Politics / Middle East Jun 01, 2013 - 08:52 PM GMT

By: Andrew_McKillop

Politics

THE DEAD HAND OF TRADITION
While the US fixation with Muslim Terror, or homegrown terror, in fact any kind of terror can be said to have been ratcheted up to its current extremes from about 2000, Shia-Sunnin terror war has a long pedigree. Inside Shia majority countries, or in Shia areas of Sunni countries, Shia Muslims are obsessed with Sunni aggression, exclusion, or "cultural racism". The exact opposite also works for Sunni majority countries and regions of Shia countries. The fixation with the past is total.


For many historians and ethnologists, including Muslim and Arab scholars, this permanent war footing has morphed from a traditional type of historical consciousnesses, into a pathological format.

Proof of that comes from the deliberate absence of any historical then-and-now treatment of atrocities, mass killings, forced evictions, racist laws and customs operated by one side of the Shia-Sunni divide against the other. What happened to Muḥammad ibn al-Ḥasan al-Mahdī, the "occulted" 12th Imam of the Shia, who was born in July 869 AD (about 255 years after Mahomet, therefore 255 AH in the Muslim calendar), is as fresh and rancorous today as the plague of car bombs that killed over 600 Iraqis in the month of May 2013 AD. Many of these car bombing outrages, but not all, were aimed at Shia by local and national Sunni terrorists. It is justifiable to call this Iraq's Car Bomb War of 2013.

*-*-*

§ BRIEF 1
According to the Middle East article, how many Iraqis were killed by car bombs in May 2013?
The article and the records were taken from separate sources.

*-*-*

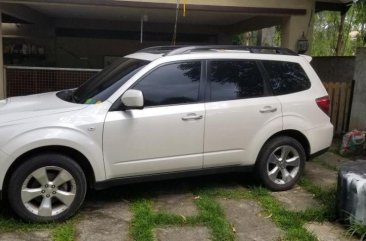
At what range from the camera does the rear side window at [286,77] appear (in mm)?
5402

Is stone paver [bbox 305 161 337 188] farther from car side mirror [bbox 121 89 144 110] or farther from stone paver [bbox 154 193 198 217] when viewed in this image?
car side mirror [bbox 121 89 144 110]

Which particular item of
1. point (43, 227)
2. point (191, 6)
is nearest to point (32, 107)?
point (43, 227)

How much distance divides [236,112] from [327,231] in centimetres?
159

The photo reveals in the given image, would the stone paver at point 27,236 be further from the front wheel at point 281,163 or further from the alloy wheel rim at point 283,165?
the alloy wheel rim at point 283,165

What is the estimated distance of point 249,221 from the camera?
4.61 m

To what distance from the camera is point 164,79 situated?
4797 millimetres

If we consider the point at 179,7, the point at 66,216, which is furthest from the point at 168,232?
the point at 179,7

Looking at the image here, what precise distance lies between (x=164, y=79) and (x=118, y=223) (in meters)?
1.59

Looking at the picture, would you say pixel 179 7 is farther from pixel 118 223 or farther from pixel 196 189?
pixel 118 223

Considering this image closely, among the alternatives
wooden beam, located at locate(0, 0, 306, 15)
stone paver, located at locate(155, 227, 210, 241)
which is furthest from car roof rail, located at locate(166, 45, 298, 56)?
wooden beam, located at locate(0, 0, 306, 15)

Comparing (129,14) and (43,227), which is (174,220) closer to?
(43,227)

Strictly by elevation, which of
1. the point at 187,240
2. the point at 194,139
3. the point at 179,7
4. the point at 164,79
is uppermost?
the point at 179,7

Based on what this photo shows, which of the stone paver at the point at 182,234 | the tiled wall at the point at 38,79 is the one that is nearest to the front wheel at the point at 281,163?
the stone paver at the point at 182,234

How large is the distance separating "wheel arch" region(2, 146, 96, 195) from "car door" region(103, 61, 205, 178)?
19 centimetres
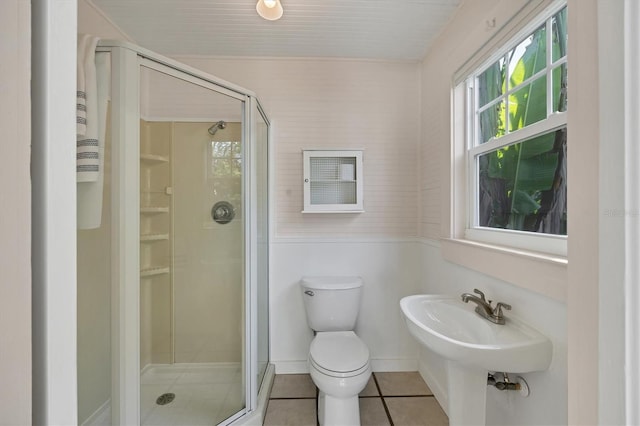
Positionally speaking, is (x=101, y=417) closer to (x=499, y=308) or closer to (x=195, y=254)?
(x=195, y=254)

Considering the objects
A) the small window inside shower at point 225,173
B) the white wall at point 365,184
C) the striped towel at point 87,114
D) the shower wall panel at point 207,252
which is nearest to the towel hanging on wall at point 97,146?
the striped towel at point 87,114

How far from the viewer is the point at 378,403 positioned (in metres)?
1.60

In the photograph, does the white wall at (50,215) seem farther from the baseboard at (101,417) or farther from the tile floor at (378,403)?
the tile floor at (378,403)

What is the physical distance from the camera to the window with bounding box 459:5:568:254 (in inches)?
37.3

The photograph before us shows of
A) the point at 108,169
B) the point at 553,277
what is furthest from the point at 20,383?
the point at 553,277

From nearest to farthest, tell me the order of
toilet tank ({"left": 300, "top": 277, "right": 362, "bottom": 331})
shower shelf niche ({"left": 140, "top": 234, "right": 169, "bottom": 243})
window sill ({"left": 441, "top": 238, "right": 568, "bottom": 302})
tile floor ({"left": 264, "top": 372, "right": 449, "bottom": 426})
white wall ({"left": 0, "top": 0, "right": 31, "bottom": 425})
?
white wall ({"left": 0, "top": 0, "right": 31, "bottom": 425}) < window sill ({"left": 441, "top": 238, "right": 568, "bottom": 302}) < shower shelf niche ({"left": 140, "top": 234, "right": 169, "bottom": 243}) < tile floor ({"left": 264, "top": 372, "right": 449, "bottom": 426}) < toilet tank ({"left": 300, "top": 277, "right": 362, "bottom": 331})

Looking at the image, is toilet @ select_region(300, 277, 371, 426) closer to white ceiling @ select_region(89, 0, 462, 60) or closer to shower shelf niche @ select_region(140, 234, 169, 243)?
shower shelf niche @ select_region(140, 234, 169, 243)

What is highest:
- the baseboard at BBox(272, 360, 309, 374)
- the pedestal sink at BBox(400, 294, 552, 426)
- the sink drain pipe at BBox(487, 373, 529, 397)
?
the pedestal sink at BBox(400, 294, 552, 426)

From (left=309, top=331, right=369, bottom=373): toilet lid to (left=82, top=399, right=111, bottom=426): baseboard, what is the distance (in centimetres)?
87

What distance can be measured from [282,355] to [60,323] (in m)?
1.87

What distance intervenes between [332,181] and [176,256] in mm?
1105

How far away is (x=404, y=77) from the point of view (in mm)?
1968

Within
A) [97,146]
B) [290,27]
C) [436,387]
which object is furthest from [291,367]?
[290,27]
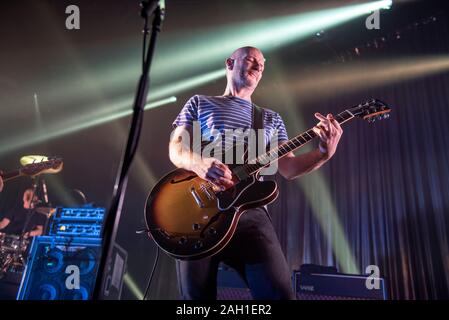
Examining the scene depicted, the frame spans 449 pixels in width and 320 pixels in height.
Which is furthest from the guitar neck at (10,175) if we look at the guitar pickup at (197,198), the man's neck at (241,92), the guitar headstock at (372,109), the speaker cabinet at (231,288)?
the guitar headstock at (372,109)

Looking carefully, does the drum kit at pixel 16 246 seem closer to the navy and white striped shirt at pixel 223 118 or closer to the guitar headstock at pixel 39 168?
the guitar headstock at pixel 39 168

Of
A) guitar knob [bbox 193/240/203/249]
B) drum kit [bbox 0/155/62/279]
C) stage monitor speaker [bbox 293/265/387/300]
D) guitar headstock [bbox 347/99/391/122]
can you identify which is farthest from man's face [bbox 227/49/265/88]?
drum kit [bbox 0/155/62/279]

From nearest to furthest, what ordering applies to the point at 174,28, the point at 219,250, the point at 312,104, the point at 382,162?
the point at 219,250, the point at 382,162, the point at 174,28, the point at 312,104

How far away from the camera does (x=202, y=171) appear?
205 centimetres

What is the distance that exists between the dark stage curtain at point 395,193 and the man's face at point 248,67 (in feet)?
13.1

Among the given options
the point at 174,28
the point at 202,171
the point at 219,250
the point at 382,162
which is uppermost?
the point at 174,28

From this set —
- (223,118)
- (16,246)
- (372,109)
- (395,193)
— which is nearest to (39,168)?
(16,246)

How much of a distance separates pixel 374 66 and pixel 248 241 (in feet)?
19.4

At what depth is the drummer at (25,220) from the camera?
246 inches

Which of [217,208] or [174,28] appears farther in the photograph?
[174,28]

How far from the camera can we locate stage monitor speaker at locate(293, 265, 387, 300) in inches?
125

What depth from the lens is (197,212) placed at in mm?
1988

*-*-*

§ BRIEF 2
Gather every line of the records that contains the word "face".

§ EXERCISE RESPONSE 1
Over 600.

§ EXERCISE RESPONSE 2
can you identify which is farthest from man's face [bbox 227/49/265/88]?
What is the distance that exists between the dark stage curtain at point 395,193 and the man's face at point 248,67 (in feet)?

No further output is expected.